### RECORDS SHOWN
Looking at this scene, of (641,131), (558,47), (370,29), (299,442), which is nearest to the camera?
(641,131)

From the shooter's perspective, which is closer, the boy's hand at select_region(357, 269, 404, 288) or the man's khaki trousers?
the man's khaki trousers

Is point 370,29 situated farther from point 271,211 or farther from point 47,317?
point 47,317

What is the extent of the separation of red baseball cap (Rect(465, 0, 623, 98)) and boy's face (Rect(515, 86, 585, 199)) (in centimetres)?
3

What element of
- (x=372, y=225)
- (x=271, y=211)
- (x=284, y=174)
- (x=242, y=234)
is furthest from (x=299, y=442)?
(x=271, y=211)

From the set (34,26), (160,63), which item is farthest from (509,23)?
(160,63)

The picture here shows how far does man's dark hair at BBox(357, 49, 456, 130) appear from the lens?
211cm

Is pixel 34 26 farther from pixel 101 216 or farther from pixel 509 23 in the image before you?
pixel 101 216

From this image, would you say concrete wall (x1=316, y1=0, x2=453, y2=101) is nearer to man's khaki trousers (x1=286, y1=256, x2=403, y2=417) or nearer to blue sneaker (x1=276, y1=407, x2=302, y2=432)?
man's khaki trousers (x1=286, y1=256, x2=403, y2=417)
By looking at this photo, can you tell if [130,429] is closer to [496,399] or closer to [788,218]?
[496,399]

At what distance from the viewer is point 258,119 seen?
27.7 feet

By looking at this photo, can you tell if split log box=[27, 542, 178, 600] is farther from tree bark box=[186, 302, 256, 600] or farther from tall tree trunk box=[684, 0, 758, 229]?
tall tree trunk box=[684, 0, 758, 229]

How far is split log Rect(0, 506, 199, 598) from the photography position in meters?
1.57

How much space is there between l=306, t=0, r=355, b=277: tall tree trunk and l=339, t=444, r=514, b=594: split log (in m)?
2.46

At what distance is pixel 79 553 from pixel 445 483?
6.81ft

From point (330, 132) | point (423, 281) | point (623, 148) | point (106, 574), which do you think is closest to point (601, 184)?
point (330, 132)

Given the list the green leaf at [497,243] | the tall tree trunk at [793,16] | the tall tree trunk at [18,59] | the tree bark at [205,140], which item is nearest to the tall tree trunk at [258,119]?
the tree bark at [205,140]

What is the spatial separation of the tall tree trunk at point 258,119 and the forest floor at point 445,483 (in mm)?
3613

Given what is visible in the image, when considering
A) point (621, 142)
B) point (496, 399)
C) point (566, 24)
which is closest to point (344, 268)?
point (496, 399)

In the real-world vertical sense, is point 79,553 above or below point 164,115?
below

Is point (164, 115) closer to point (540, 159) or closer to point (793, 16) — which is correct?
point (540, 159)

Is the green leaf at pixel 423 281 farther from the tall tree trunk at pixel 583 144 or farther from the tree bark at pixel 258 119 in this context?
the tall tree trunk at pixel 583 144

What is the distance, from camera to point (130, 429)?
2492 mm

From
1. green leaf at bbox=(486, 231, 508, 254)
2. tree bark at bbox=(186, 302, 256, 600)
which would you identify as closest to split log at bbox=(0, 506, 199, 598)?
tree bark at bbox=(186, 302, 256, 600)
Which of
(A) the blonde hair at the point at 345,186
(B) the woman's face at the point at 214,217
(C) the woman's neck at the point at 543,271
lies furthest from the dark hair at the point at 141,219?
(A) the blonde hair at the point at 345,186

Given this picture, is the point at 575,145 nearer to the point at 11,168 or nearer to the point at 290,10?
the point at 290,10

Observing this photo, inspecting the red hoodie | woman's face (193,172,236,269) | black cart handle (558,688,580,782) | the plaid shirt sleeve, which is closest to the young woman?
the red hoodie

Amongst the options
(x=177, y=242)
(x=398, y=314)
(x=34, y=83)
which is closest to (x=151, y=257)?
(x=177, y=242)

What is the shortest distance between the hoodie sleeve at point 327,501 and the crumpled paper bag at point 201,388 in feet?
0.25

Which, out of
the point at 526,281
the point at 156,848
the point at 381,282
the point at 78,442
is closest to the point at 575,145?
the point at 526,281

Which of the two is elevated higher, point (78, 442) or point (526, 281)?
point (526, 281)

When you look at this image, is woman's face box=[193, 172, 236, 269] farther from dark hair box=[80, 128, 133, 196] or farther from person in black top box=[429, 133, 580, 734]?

### SET EXERCISE
Copy the lines above, replacing "split log" with "cut log" wherever it appears and changing nothing else.

### RESULT FOR THIS TASK
Looking at this scene, of (641,131), (558,47), (370,29), (299,442), which is nearest to the camera?
(641,131)

From the shooter's perspective, which is closer, the boy's hand at select_region(357, 269, 404, 288) or the man's khaki trousers?
the man's khaki trousers

Is point 370,29 situated farther from point 271,211 or farther from point 47,317?
point 47,317

What is the extent of the separation of red baseball cap (Rect(465, 0, 623, 98)) and boy's face (Rect(515, 86, 585, 199)) (in centimetres)?
3

What element of
- (x=372, y=225)
- (x=271, y=211)
- (x=284, y=174)
- (x=242, y=234)
is furthest from (x=299, y=442)?
(x=271, y=211)

From the set (34,26), (160,63), which item is farthest from (509,23)?
(160,63)

The picture here shows how far does man's dark hair at BBox(357, 49, 456, 130) appear from the lens?
211cm

Is pixel 34 26 farther from pixel 101 216 or farther from pixel 509 23 in the image before you?
pixel 101 216

From this image, would you say concrete wall (x1=316, y1=0, x2=453, y2=101) is nearer to man's khaki trousers (x1=286, y1=256, x2=403, y2=417) or nearer to blue sneaker (x1=276, y1=407, x2=302, y2=432)?
man's khaki trousers (x1=286, y1=256, x2=403, y2=417)
By looking at this photo, can you tell if [130,429] is closer to [496,399] or closer to [788,218]?
[496,399]

At what distance from the viewer is point 258,119 seen?
27.7 feet

By looking at this photo, can you tell if cut log box=[27, 542, 178, 600] is farther from tree bark box=[186, 302, 256, 600] or farther from tall tree trunk box=[684, 0, 758, 229]?
tall tree trunk box=[684, 0, 758, 229]

How far is cut log Rect(0, 506, 199, 598) from the photography position in meters?
1.57

How much space is there between l=306, t=0, r=355, b=277: tall tree trunk and l=339, t=444, r=514, b=594: cut log (in m)?
2.46

At what distance is pixel 79 553 from pixel 445 483?
6.81ft

From point (330, 132) | point (423, 281) | point (623, 148) | point (106, 574), which do you think is closest to point (601, 184)?
point (330, 132)

Given the list the green leaf at [497,243] | the tall tree trunk at [793,16] | the tall tree trunk at [18,59] | the tree bark at [205,140], which item is nearest to the tall tree trunk at [258,119]?
the tree bark at [205,140]

What is the spatial separation of the tall tree trunk at point 258,119 and the forest floor at point 445,483 (in mm)?
3613

Given what is visible in the image, when considering
A) point (621, 142)
B) point (496, 399)
C) point (566, 24)
which is closest to point (344, 268)?
point (496, 399)

In the real-world vertical sense, is point 79,553 above or below point 164,115?
below

Is point (164, 115) closer to point (540, 159) or closer to point (793, 16) — which is correct?
point (540, 159)

Is the green leaf at pixel 423 281 farther from the tall tree trunk at pixel 583 144 or farther from the tree bark at pixel 258 119 in this context?
the tall tree trunk at pixel 583 144

What is the distance, from camera to point (130, 429)?
2492 mm

From
1. green leaf at bbox=(486, 231, 508, 254)
2. tree bark at bbox=(186, 302, 256, 600)
which would you identify as closest to cut log at bbox=(0, 506, 199, 598)?
tree bark at bbox=(186, 302, 256, 600)
Which of
(A) the blonde hair at the point at 345,186
(B) the woman's face at the point at 214,217
(C) the woman's neck at the point at 543,271
lies furthest from the dark hair at the point at 141,219?
(A) the blonde hair at the point at 345,186

Given this picture, is the point at 575,145 nearer to the point at 11,168 or nearer to the point at 290,10?
the point at 290,10

Observing this photo, inspecting the red hoodie | woman's face (193,172,236,269) | black cart handle (558,688,580,782) | the plaid shirt sleeve, which is closest to the young woman?
the red hoodie

Amongst the options
(x=177, y=242)
(x=398, y=314)
(x=34, y=83)
which is closest to (x=151, y=257)?
(x=177, y=242)

What is the shortest distance between the hoodie sleeve at point 327,501 and the crumpled paper bag at point 201,388 in feet?
0.25

Which, out of
the point at 526,281
the point at 156,848
the point at 381,282
the point at 78,442
is closest to the point at 575,145?
the point at 526,281

Which of the two is elevated higher, point (78, 442) or point (526, 281)?
point (526, 281)

When you look at this image, is woman's face box=[193, 172, 236, 269] farther from dark hair box=[80, 128, 133, 196] or farther from person in black top box=[429, 133, 580, 734]?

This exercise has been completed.